* [Supplied passage]
California recently took a promising step forward in promoting equity and opportunity for the roughly 20,000 students in the state who are English learners and have significant cognitive disabilities (ELSCD students). After a six-month coaching project in which REL West supported the California Department of Education (CDE) to conduct supplemental analyses of state assessment data, the State Board of Education (SBE) agreed in May 2023 to officially adopt thresholds on the state's new Alternate English Language Proficiency Assessments for California (Alternate ELPAC). This move will help to standardize the state's assessment and accountability system and ensure that all ELSCD students in the state are held to comparable performance standards.
Who Are EL Students With Significant Cognitive Disabilities?
ELSCD students are a group of students who are learning English as an additional language and who have the most significant cognitive disabilities. As in the general population, the most common disabilities among ELSCD students—both nationally, and in California specifically—are autism and specific learning disabilities.1, 2
Like all students, ELSCD students must be included in their state's assessment and accountability system, including annual assessments of academic performance and language proficiency. Like all students with significant cognitive disabilities, ELSCD students participate by taking alternate assessments based on alternate achievement standards—including assessments of English language proficiency (ELP). And, like all students classified as English learners (ELs), ELSCD students are part of a protected class of students entitled to, among other things, language support services to ensure they can access instruction delivered in English.
What Is Reclassification?
While ELSCD students are not expected to "outgrow" their cognitive disabilities, it is a goal that these students eventually develop the English language skills they need to exit from EL status and stop receiving language support services. This exit, referred to in California as "reclassification," is a goal for all EL students, and states and districts are held accountable for ensuring that all EL students reach the state's reclassification threshold at some point before they finish school.

* [Collected data]
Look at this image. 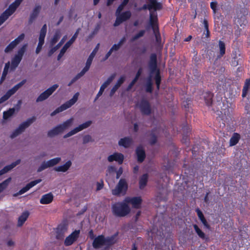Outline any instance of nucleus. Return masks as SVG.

* [Exercise instructions]
Using the passage on English learners with significant cognitive disabilities, answer these:
(a) In what month and year did the State Board of Education agree to adopt thresholds on the Alternate ELPAC?
(b) Which two disabilities are the most common among ELSCD students?
(c) What is the exit from EL status called in California?

* [Right answer]
(a) May 2023
(b) Autism and specific learning disabilities
(c) Reclassification